On the surface, building muscle seems like a straightforward process.

You hit the gym to break down muscle with intense, heavy lifting, then rebuild that muscle with the right foods, including ample protein and well-formulated supplements. Include sufficient rest between sessions and the result is bigger, stronger muscles.

While that is a pretty accurate summary, repairing damaged muscle cells and creating new muscle tissue is a wonderfully complex and highly intricate process.



When we exercise, the mechanical loading – especially from heavy weightlifting – causes micro-tears in muscle fibres.

The resultant damage causes an immediate immune response, which sends immune cells (called cytokines) to the damaged site to start the repair process.

This trigger also starts various processes on a cellular level that regulate various activities that repair and replace the damaged muscle tissue. This process aims to overcompensate for the damage caused by replacing cells and adding more to ensure we can withstand the stress in future and don't lose muscle mass over time.



Known technically as hypertrophy, our bodies work to create complex structures (muscle protein) from simpler ‘building blocks’ (in this case, amino acids) via an anabolic process that includes growth factors, immune cells, hormones, enzymes and nutrients.

In the context of muscle growth, this anabolic process relates to muscle protein synthesis – a metabolic process driven by enzymes where the body uses amino acids to produce muscle proteins.

We get those amino acids from the food and supplements we eat and drink before and after training. Our body breaks down the protein molecule into amino acids during the digestion process. These amino acids then circulate throughout the body, ready to build and repair muscle protein.


Did you know?
 The ideal protein serving after exercise and at each meal is 30g of derived protein.


Powerful hormones drive the rebuilding (anabolic) process. For instance, insulin helps to pull amino acids from the bloodstream into muscle cells (together with circulating glucose).

Potent anabolic hormones including testosterone, insulin-like growth factor (IGF) and human growth hormone (HGH) then stimulate protein synthesis to create new muscle tissue and promote muscle growth.

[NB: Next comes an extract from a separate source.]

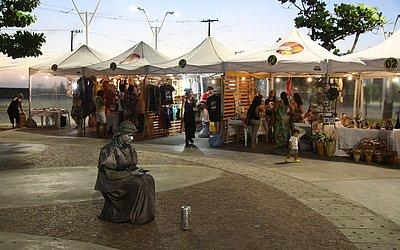Rio Vermelho: Artesãos e artistas de rua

Most of the energy required to drive the muscle-building process is supplied from inside the muscle cell itself (created by small structures called mitochondria) when the energy-rich molecule adenosine triphosphate (ATP) breaks down and releases energy (creatine supplements help to support this process).


Ultimately, this complex process results in two types of muscle growth (hypertrophy):

  1. Myofibrillar hypertrophy: The process by which the body rebuilds damaged contractile muscle proteins or replaces them.
  2. Sarcoplasmic hypertrophy: An increase in muscle cell size or volume due to increased muscle glycogen and fluid stores,

And it is myofibrillar hypertrophy that results in the bigger, stronger contractile proteins in the muscle that most people are after. While sarcoplasmic hypertrophy can also increase muscle size, this increase isn’t accompanied by improvements in strength.

According to various studies, this entire process takes 28-72 hours following exercise, depending on various factors.

Did you know?
 Scientific literature suggests that a daily protein intake of 1.8g per kilogram of body weight is ideal to promote muscle gain and support the repair and recovery process.